## REQUIREMENT
Give the entries again exactly, without pictures.

[Captioned web images]
------------

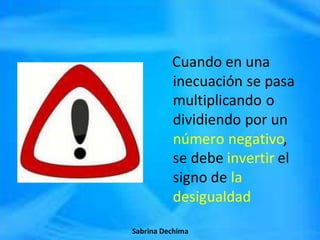 Sabrina Dechima
Cuando en una
inecuación se pasa
multiplicando o
dividiendo por un
número negativo,
se debe invertir el
signo de la
desigualdad
Sabrina Dechima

------------

## RESULT FOR THIS TASK
 Sabrina Dechima
Cuando en una
inecuación se pasa
multiplicando o
dividiendo por un
número negativo,
se debe invertir el
signo de la
desigualdad
Sabrina Dechima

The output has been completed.